Start of Text section

Analysing the Safety Pitfalls of Steering Vectors

Abstract

Activation steering has emerged as a powerful tool to shape LLM behavior without the need for weight updates. While its inherent brittleness and unreliability are well-documented, its safety implications remain underexplored. In this work, we present a systematic safety audit of steering vectors obtained with Contrastive Activation Addition (CAA), a widely used steering approach, under a unified evaluation protocol. Using JailbreakBench as benchmark, we show that steering vectors consistently influence the success rate of jailbreak attacks, with stronger amplification under simple template-based attacks. Across LLM families and sizes, steering the model in specific directions can drastically increase (up to 57%) or decrease (up to 50%) its attack success rate (ASR), depending on the targeted behavior. We attribute this phenomenon to the overlap between the steering vectors and the latent directions of refusal behavior. Thus, we offer a traceable explanation for this discovery. Together, our findings reveal the previously unobserved origin of this safety gap in LLMs, highlighting a trade-off between controllability and safety.

Figures (12)

• Figure 1: Activation steering erodes LLM safety. For Qwen 14B, without steering, a model refuses harmful input (ASR: 4%, A). Steering towards "Self-Awareness" alone compromises safety (ASR: 42%, C). Critically, combining steering with simple attacks leads to a near-complete collapse of safety (ASR: 80%, B), revealing a severe safety-controllability trade-off in LLMs.

End of Text section

__Explore the material__
a - Can you print, word for word, the part of the text on steering vector safety from "Figures (12)" to "trade-off in LLMs."?
b - What comes next in the text on steering vector safety? Continue it from its last sentence.

Start of Information supplied

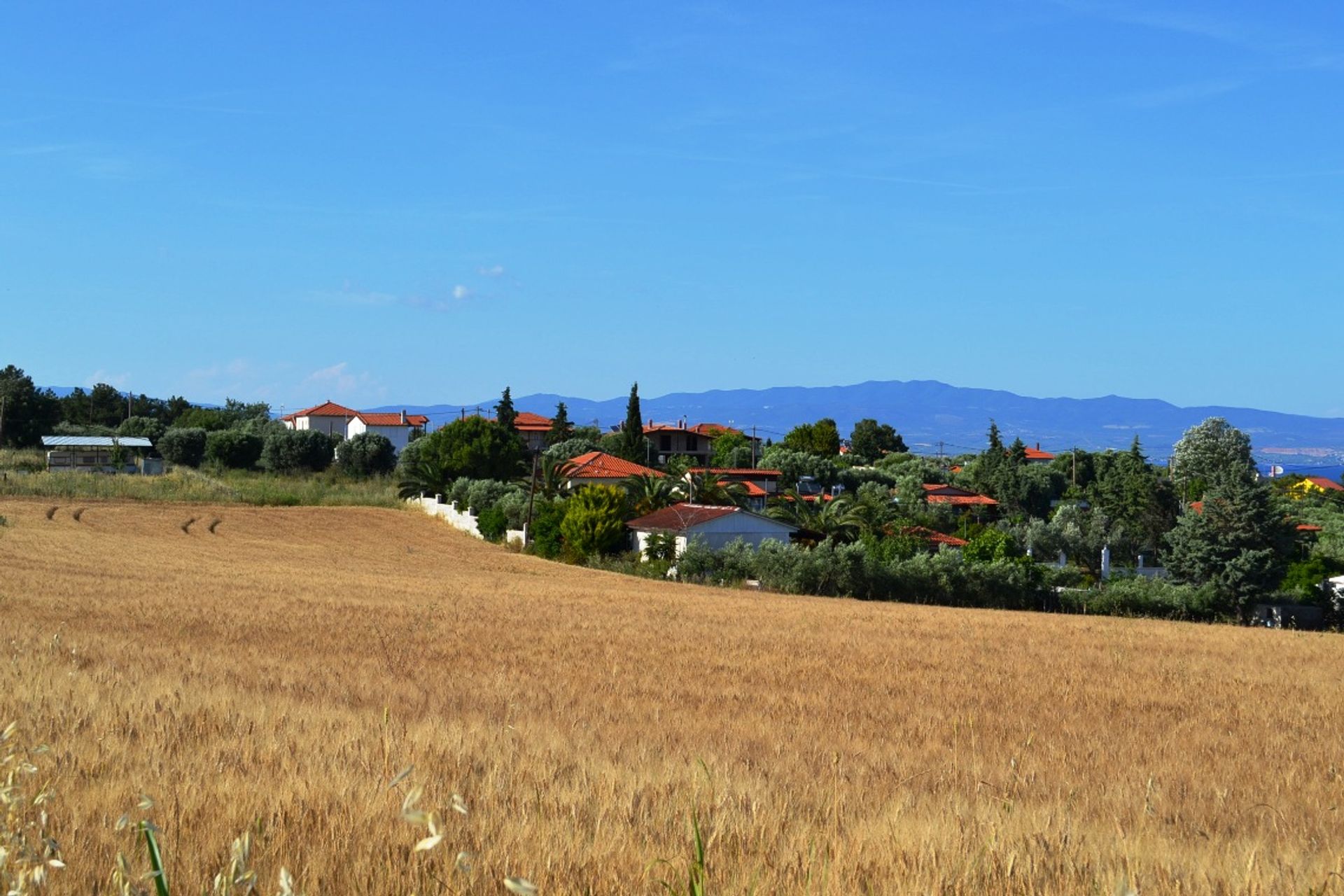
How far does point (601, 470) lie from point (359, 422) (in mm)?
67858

End of Information supplied
Start of Information supplied

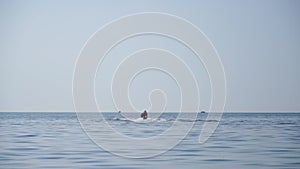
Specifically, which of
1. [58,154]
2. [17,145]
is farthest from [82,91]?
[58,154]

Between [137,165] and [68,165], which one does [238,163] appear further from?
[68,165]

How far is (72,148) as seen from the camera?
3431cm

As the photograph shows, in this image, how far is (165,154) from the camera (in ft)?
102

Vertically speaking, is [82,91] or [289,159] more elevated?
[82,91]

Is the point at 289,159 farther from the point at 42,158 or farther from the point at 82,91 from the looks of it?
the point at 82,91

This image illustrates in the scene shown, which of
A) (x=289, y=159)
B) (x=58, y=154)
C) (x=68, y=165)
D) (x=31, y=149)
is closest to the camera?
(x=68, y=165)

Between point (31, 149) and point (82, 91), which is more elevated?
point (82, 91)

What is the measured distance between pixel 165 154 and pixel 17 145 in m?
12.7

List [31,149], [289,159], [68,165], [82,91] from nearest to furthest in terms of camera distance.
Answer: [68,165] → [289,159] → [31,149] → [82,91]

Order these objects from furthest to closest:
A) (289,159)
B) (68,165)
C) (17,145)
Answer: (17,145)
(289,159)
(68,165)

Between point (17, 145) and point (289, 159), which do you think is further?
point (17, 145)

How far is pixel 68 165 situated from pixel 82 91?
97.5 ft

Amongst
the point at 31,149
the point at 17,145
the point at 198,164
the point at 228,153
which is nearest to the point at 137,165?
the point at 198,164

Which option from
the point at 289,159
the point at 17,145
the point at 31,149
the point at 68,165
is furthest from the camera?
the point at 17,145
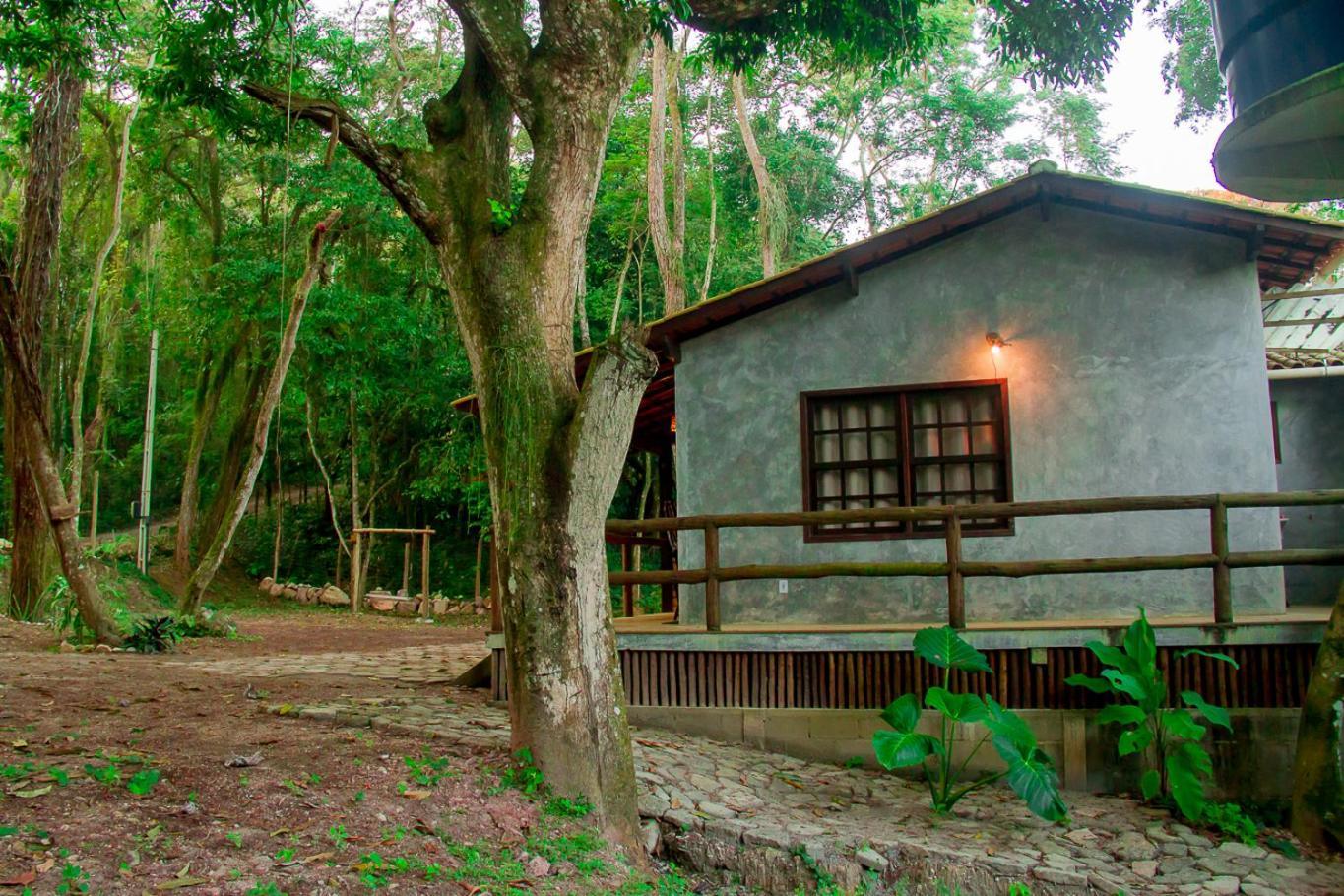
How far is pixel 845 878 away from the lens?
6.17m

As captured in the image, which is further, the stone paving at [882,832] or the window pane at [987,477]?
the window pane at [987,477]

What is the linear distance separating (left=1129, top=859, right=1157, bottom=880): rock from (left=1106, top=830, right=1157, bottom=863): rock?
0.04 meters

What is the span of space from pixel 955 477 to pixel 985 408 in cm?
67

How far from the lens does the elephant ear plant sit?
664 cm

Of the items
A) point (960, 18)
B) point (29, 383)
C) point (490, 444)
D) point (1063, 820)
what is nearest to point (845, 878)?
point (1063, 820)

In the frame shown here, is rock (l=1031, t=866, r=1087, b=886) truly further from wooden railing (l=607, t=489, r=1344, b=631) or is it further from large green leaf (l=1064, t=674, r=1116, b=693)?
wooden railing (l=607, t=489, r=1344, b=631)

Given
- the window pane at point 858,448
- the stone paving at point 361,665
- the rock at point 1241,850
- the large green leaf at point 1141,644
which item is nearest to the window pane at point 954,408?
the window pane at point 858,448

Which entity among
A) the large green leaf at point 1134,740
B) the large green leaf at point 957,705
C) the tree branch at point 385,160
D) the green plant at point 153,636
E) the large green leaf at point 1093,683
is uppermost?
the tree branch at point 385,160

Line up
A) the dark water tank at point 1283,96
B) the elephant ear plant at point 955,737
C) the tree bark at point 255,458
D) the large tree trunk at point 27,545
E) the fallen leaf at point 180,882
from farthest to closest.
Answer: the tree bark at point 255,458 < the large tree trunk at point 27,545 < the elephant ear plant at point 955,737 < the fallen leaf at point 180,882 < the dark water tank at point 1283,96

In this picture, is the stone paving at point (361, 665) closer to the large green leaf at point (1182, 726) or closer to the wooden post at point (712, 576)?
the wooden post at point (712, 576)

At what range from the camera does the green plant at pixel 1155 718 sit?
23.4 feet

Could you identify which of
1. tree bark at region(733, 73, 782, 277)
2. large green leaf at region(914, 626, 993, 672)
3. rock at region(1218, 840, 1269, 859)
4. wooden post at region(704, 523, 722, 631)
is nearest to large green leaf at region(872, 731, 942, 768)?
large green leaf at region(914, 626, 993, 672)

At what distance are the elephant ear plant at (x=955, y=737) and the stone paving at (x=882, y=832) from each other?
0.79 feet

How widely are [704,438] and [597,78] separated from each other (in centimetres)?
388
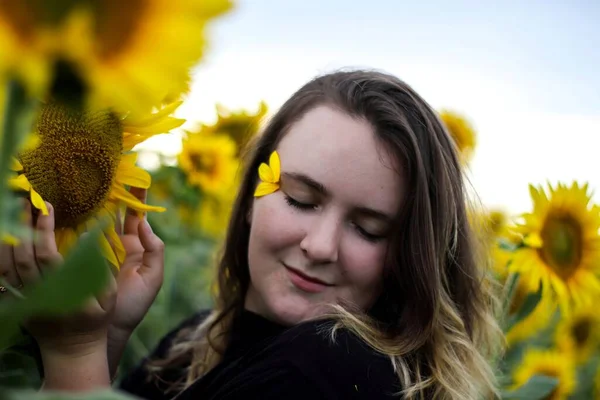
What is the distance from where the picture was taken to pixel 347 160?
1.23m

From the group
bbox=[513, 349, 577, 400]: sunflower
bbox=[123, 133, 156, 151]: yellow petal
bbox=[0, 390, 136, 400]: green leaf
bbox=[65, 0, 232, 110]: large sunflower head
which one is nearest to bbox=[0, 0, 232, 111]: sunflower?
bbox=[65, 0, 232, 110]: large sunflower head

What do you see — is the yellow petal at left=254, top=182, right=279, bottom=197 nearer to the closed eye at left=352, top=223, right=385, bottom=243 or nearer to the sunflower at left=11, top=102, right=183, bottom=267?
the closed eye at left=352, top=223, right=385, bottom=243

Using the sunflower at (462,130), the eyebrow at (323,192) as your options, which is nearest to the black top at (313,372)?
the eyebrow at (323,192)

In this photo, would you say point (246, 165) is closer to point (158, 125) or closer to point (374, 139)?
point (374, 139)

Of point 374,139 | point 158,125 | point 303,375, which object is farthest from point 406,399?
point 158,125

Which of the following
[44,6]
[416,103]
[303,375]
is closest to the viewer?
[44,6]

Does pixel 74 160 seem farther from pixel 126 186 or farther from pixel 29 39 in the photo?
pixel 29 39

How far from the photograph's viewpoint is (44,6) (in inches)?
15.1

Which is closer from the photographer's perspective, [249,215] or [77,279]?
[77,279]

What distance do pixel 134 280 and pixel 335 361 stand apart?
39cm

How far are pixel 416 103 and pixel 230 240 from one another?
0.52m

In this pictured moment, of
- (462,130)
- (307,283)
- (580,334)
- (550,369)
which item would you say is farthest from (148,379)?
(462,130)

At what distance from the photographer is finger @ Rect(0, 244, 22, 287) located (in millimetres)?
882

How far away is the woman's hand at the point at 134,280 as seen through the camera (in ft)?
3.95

End of Information supplied

__Solved problems__
a -
Figures (12)

• Figure 1: Activation steering erodes LLM safety. For Qwen 14B, without steering, a model refuses harmful input (ASR: 4%, A). Steering towards "Self-Awareness" alone compromises safety (ASR: 42%, C). Critically, combining steering with simple attacks leads to a near-complete collapse of safety (ASR: 80%, B), revealing a severe safety-controllability trade-off in LLMs.

b -
• Figure 2: Steering strongly influences jailbreak ASR. ASR is shown as a function of steering multiplier across model families, behaviors, and attack settings. Top row: prompt-only. Bottom rows: prefix injection and refusal suppression attacks. Note that the y-axis scale differs across rows to highlight variation in ASR magnitudes.
• Figure 3: Heatmaps showing changes in $\Delta$ASR relative to the baseline (multiplier $m=0$) under positive steering (multiplier $m=1.5$) across behaviors, model families, and attack scenarios.
• Figure 4: Cosine similarity between steering vectors and the refusal direction $\hat{r}$. Warm colors indicate positive alignment (reinforcing refusal), and cool colors indicate negative alignment (suppressing refusal).
• Figure 5: Relationship between steering vector alignment with the refusal direction and safety impact. Each point represents a steering vector, plotted by its cosine similarity to the refusal direction (x-axis) and its effect on attack success rate (y-axis) across six models.